This project is part of the Smart Chicago Collaborative's Civic Works Project, a program funded by the Knight Foundation and the Chicago Community Trust to spur and support civic innovation in Chicago.

Our partners for this project are the Chicago Justice Project, a nonprofit research organization, and FreeGeek Chicago's Supreme Chi-Town Coding Crew (SC3).

Yana Kunichoff is the project's analyst and editor, Geoffrey Hing and Brian Peterson were the developers.

The Illustrated Press created the illustrations.

All icons from the Noun Project. Judgment icon designed by Bruno Gatjens Gonzalez.

You can find the code backing this website on Github. We used the Tarbell content management system to build our site. Content and code is under a Creative Commons Attribution 3.0 Licence.

Data Processing

In order to analyze the data and make it available for public access, the project team had to load the raw data, which was provided in comma-separated values (CSV) format, into a database. We also had to perform multiple transforms on the data in order to make it easier to query the data for our analysis. The data loading and transformations are performed by a series of Python scripts. You can view the source code repository for the scripts here.

Fixing shifted columns

In CSV files columns containing commas are accommodated by wrapping the value in quotation marks. Similarly, quotation marks can be used in a column value if it is escaped. However, improper escaping can cause columns in a row to be shifted. When doing initial queries on the data we identified these improperly escaped fields and updated the data loading scripts to fix the shifted fields.

Creating cleaner records

Other than fixing the shifted columns, the data was loaded into the database in the same format as the raw data. In the next step of the data processing pipeline, we create new records where values are parsed and cleaned.

Loading additional dataset

Spatial data describing Chicago community area boundaries, census tracts and census places was loaded into the database.

Tract-level demographic data from the American Community Survey (ACS) was exported from the United States Census Bureau's American Fact Finder tool. This data was aggregated from the cenus tract level to CHicago community areas.

Geocoding and finding spatial relationships

The addresses in the cleaned records were geocoded using Mapquest's Open Geocoding API web service. Once geocoded we used the database's spatial capabilities to determine the Chicago community area or suburban place corresponding to the convicted person's address.

Identifying convictions

The records in the data represent a series of events in a case. So, there will be one record for someone's initial conviction and another record if their sentence is later changed. While this accurately describes a criminal case's proceedings we can't simply count records to get a picture of how many people were convicted and how many convictions there are for any given crime.

We identified convictions like this:

Querying and exporting data

The data that drives the charts and maps in this project comes from code that implements database queries for statistics of interest. We also implemented management commands to export the results of these queries in machine-readable file formats like CSV and JSON that can be presented on the web. There is also a script that exports the version of the data that we've made publicly available which removes exact addresses and other personal identifiers from the records.

Mapping convictions

The data includes records for people convicted in Cook County's courts, regardless of their home address. Many of the convicted had home addresses in Chicago or Cook County, but some had addresses in other parts of Illinois, or other states. To focus on areas familiar to the audience of this site, we chose to map conviction rates only for the City of Chicago and suburban places in Cook County.

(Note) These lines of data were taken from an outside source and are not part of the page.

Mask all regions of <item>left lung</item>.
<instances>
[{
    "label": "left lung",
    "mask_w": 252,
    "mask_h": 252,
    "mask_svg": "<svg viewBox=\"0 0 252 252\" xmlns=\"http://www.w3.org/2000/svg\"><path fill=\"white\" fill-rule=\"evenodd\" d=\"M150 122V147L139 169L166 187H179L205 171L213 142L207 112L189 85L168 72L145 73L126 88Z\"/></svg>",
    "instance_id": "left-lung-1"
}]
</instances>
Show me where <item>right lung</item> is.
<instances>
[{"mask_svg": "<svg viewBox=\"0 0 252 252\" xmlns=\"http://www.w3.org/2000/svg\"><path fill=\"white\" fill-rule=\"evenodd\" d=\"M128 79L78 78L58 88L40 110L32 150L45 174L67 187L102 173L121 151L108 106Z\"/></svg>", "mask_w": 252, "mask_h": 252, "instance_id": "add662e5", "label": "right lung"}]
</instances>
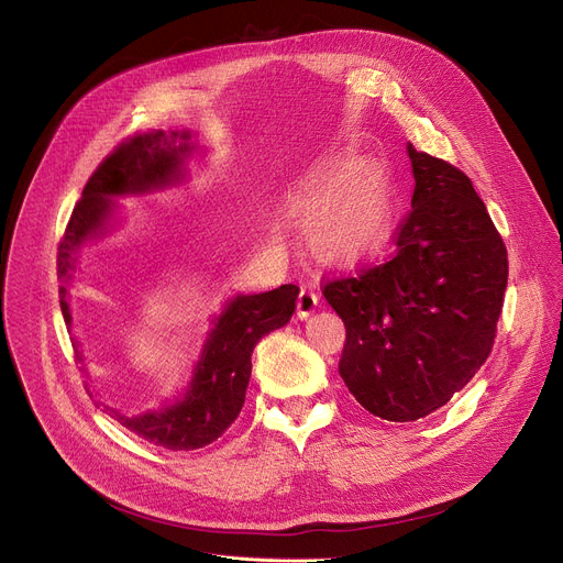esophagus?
<instances>
[{"label":"esophagus","mask_w":563,"mask_h":563,"mask_svg":"<svg viewBox=\"0 0 563 563\" xmlns=\"http://www.w3.org/2000/svg\"><path fill=\"white\" fill-rule=\"evenodd\" d=\"M317 303H319L317 291L310 289V287H303V289L299 291V299H297V314H299L301 319H306L310 312H314Z\"/></svg>","instance_id":"34e87169"}]
</instances>
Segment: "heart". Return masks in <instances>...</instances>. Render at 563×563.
Here are the masks:
<instances>
[{
    "label": "heart",
    "mask_w": 563,
    "mask_h": 563,
    "mask_svg": "<svg viewBox=\"0 0 563 563\" xmlns=\"http://www.w3.org/2000/svg\"><path fill=\"white\" fill-rule=\"evenodd\" d=\"M312 253L338 266L372 255L390 232L393 194L376 166L342 162L294 200Z\"/></svg>",
    "instance_id": "1"
}]
</instances>
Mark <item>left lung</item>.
I'll list each match as a JSON object with an SVG mask.
<instances>
[{
	"label": "left lung",
	"instance_id": "obj_1",
	"mask_svg": "<svg viewBox=\"0 0 563 563\" xmlns=\"http://www.w3.org/2000/svg\"><path fill=\"white\" fill-rule=\"evenodd\" d=\"M416 177L388 262L323 280L342 317L340 376L372 416L412 422L486 363L509 276L507 246L470 177L408 143Z\"/></svg>",
	"mask_w": 563,
	"mask_h": 563
}]
</instances>
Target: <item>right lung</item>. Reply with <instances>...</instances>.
Here are the masks:
<instances>
[{"instance_id": "1", "label": "right lung", "mask_w": 563, "mask_h": 563, "mask_svg": "<svg viewBox=\"0 0 563 563\" xmlns=\"http://www.w3.org/2000/svg\"><path fill=\"white\" fill-rule=\"evenodd\" d=\"M189 151V132H139L118 143L88 177L62 242H58V280L70 278L73 253L104 225L109 214L107 196L141 194L180 180L183 157ZM297 285H280L264 294L236 297L217 319L202 358L196 365L191 388L183 401L134 418L107 408L109 416L139 438L153 442L155 448L177 452L210 445L240 416L246 399L255 344L266 333L285 327L297 308ZM58 299H62L58 303H62L64 319L70 323L73 317L64 285L58 287Z\"/></svg>"}]
</instances>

To be able to compare the number of convictions, adjusted to population, we needed to use geographies for which American Community Survey population figures were available. For Chicago, these were community areas, which roughly correspond to neighborhoods, and for suburbs, we used census places. Some suburban places include portions that are outside of Cook County. Because the purpose of mapping conviction rates was to show overall spatial trends, and because of the challenges of separating both home addresses and population between the areas inside and outside Cook County, our maps reflect the entire area and population of these places.

Categorizing crimes

We charted the number of convictions for violent index, property index and drug offenses. We also counted convictions of offenses that disproportionately affect women, such as sexual assault and domestic violence. Violent index, property index and offenses often affecting women were identified by mapping a record's offense statute to an Illinois Unified Crime Reporting (IUCR) code using this table from the Illinois State Police. This table helped the Chicago Justice Project define categories of IUCR codes. Rather than listing the codes that correspond to each category here, please refer to the source code that implements the categorical queries.

Drug crimes were also identified by statute, but there were not useful IUCR-delinieated categories. Instead, we wrote queries that categorized the offenses by the offense class specified in the Illinois Compiled Statutes and by the type of drug indicated by the offense statute. The source code for these queries is here.

Handling ages

The age of convicted individuals was calculated by taking the difference between the the charge disposition date field and the date of birth field. We did not expect to receive records for people under the age of 18, though some records for apparent juveniles do appear in the data. As we were not sure whether we received records for all cases involving juveniles and had no way of differentiating between records for juveniles and incorrectly entered dates of birth, we excluded records of juveniles when doing age-based comparisons. These records were included in total counts of convictions and in comparisons based on the type of crime.